**Task set**
1. Answer the following from the extract on Parkinson's disease:
(a) What is the first symptom the extract names?
(b) Which non-AMA-supplied remedy does it list first?
(c) Under what heading on the Wikipedia page did the reference to mucuna pruriens appear?
2. Write what comes next in the extract on Parkinson's disease, picking up after its final sentence.

**Extract provided**
○ ○ ○

Monday, May 25, 2009

The Velvet Touch


It starts with decreasing sexual potency. Then after a while you notice that handwriting is becoming difficult, and that your formerly neat and highly legible hand is growing small, cramped, and barely decipherable. It gets harder and harder to get out of the car, and you notice you're walking much more slowly than you used to. You experience frequent bouts of moodiness and depression. Then the shaking starts, and the doctor tells you you've got Parkinson's Disease.

Though incurable, it's not fatal, and is treatable. Sufferers are always looking for effective treatments, of course, and there are plenty of possibilities available, most of them brought to us through the good graces of certified members of the American Medical Association. Some of these are more effective than others, and all are very expensive.

There are a few non-AMA-supplied remedies. One is physical therapy, and certain yoga postures have been shown to have some usefulness in moderating the effects of the disease, along with certain balancing exercises.

It was with relief in mind that I went to Wikipedia's entry on Parkinson's Disease to see what all is out there that might offer some relief from all of the above, and there, at the very bottom of what proved to be a very long page, beneath the extensive catalogue of frankendope pharmaceuticals with nightmarish side effects, under the heading "Complementary Therapies," was a brief reference to mucuna pruriens.

○ ○ ○

**Data provided**
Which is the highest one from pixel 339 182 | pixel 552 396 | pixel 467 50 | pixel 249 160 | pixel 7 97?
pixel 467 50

○ ○ ○

**Outputs by task**
1.
(a) Decreasing sexual potency.
(b) Physical therapy.
(c) "Complementary Therapies".

2.
This is a fairly common tropical legume, commonly known as the velvet bean. Since it's a plant, Pfizer can't take out a patent on it. Extract of the black, shiny bean, which like the acorn is edible but highly toxic if not boiled several times, is sold in health supplement stores in this country as L-Dopa, referring to the plant's capacity for stimulating dopamine production. It's lack of dopamine that causes Parkinson's.

Practitioners of Ayurvedic medicine in India have been treating Parkinson's Disease with it for over 4,000 years.

Shhh! Don't let the AMA know that we found out about this. They might send the EM wagon.

--30--

1 comment:

Joe said...

That Wikipedia article is very comprehensive, indeed.